I'm trying to represent a number such as 1.45E-15 in C... How do i do this... I know there's pow() & exp() function but i don't think they are useful here...

I'm trying to represent a number such as 1.45E-15 in C... How do i do this... I know there's pow() & exp() function but i don't think they are useful here...

Do you ask of how to convert 1.45E-15 in its binary IEEE 754(1987) floating point representation? For example, if length of exponent is 8 and length of mantissa is 23 bits (1+8+23 = 32 bit poor old float format) 1.45E-15 is 0 01001101 10100001111011110001110 where 0 = sign bit, 01001101 = exponent (effective exponent + bias 127dec), and 10100001111011110001110 = mantissa (without famous leftmost 1 what has usually been dropped, so effective mantissa would be: 1 10100001111011110001110)

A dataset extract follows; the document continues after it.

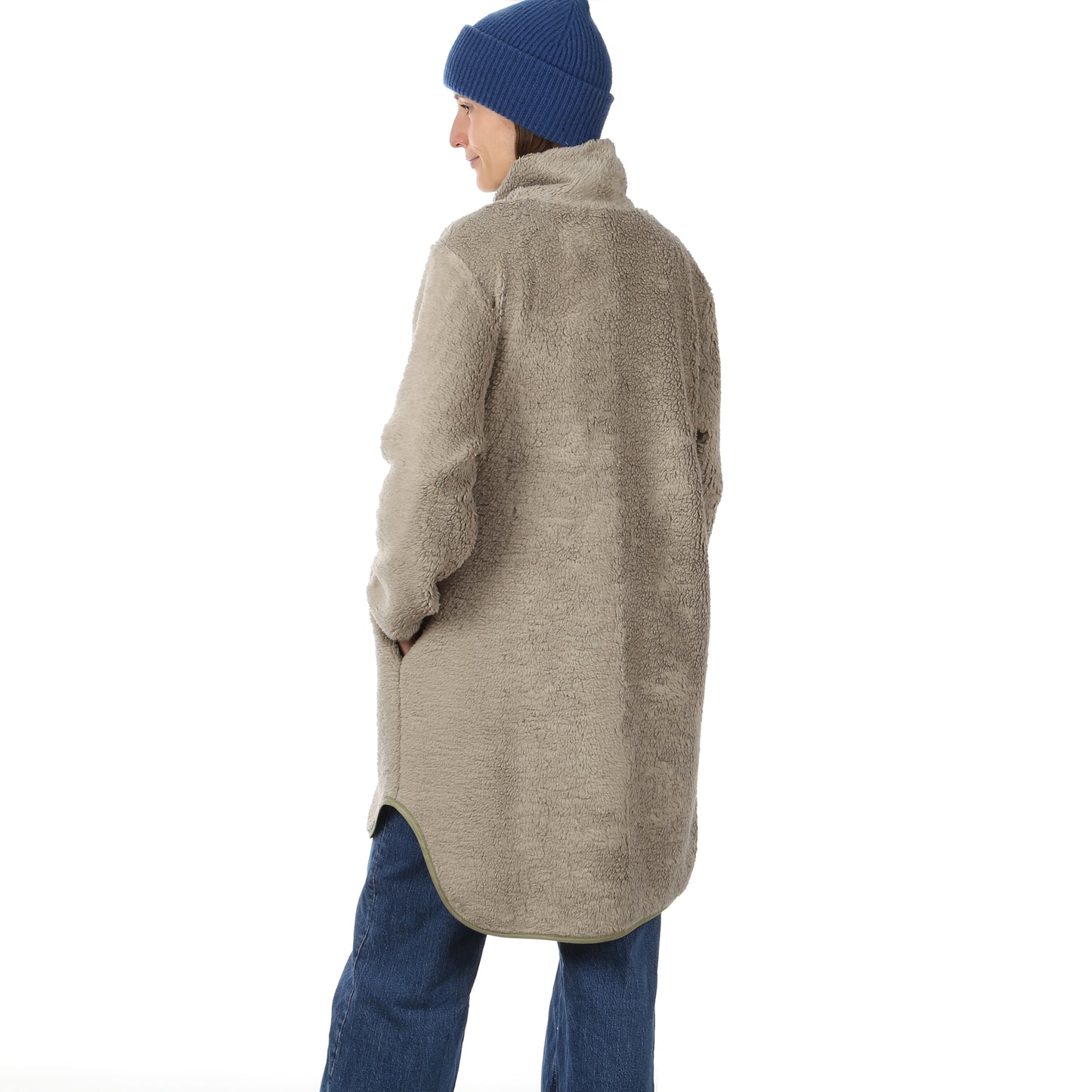 Veste Madame MOA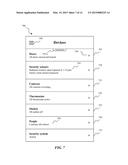 SYSTEMS AND METHODS FOR HOME AUTOMATION SCENE CONTROL diagram and image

Do you really mean this? If you want to make such conversion, you need to know three things: the length of exponent, the length of mantissa, and most important the bias of the exponent, for example for the old float format bias could be 127 or even 128. Do you know these parameters for your own conversion? If so, you can post them, and i would guide you step-by-step how to convert it merely manually:)

You may read this famous paper by Goldberg: http://www.validlab.com/goldberg/paper.pdf

krs,
tesu

What do you mean 'represent' double myVar = 1.45E-15; should be fine.

Noticed! Thanx....

you mean you just want a variable to be "represented" as an "exponential value" that you can then perform some ____ operation upon?

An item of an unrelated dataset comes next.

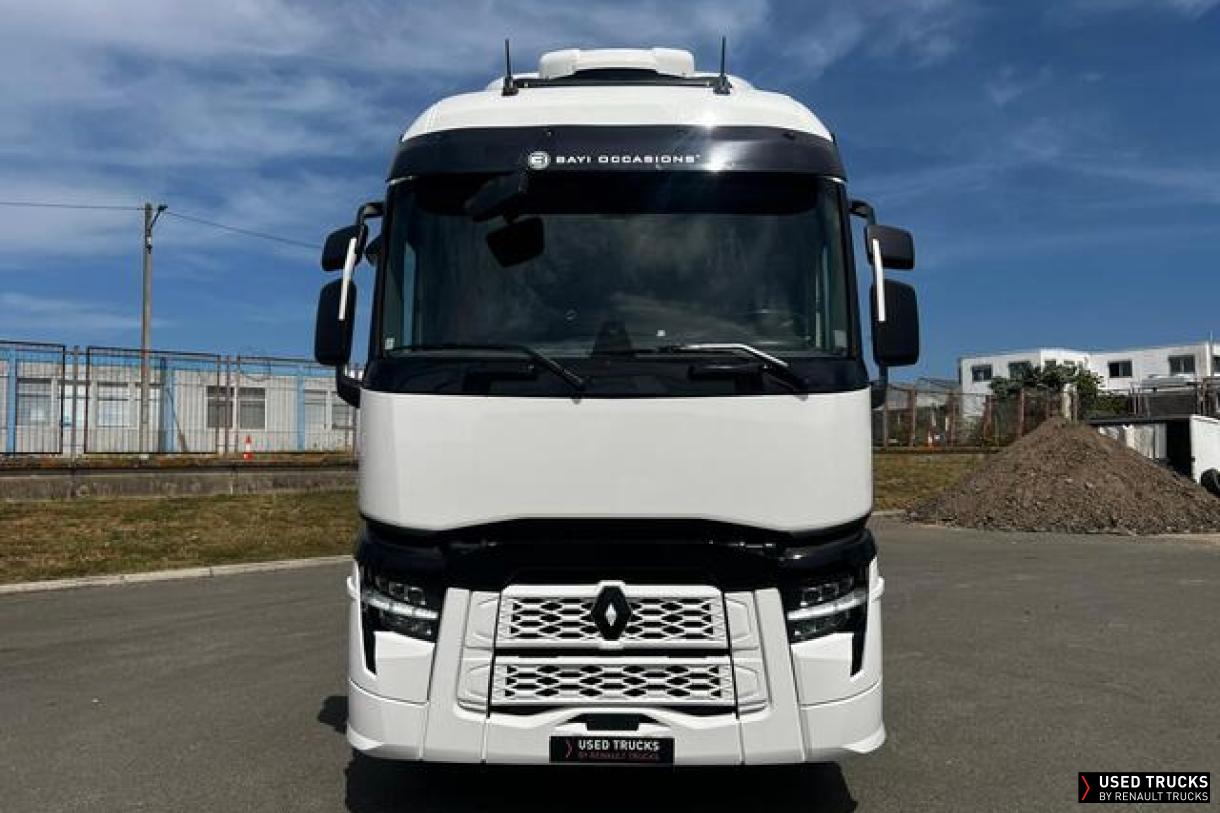 Renault Trucks T 520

well that's meaningless because theres no such thing, really.

theres essentially only two types of variables: integers and floating points

an integer variable type is just a numeric value ultimately held in machine code by transistor switches, most easily conceived as values of ones and zeros. how you want to "represent" them (binary, octal, decimal, hex, ascii char) is superficial, and meaningful only to the human reading them.

floating points are also just some machine code represented by transistor states (on/off, one/zero), but they have the additional complexity of being divided up into fields for sign, mantissa, and exponent. (exponent offset and binary point are implied.) How you want to "represent" them (standard decimal or scientific exponent) is likewise superficial and only meaningful to the user.

printf and sprintf are the constructs by which you are able to format how variables are "represented". How you choose to do so is your own business and has no effect on the variable itself.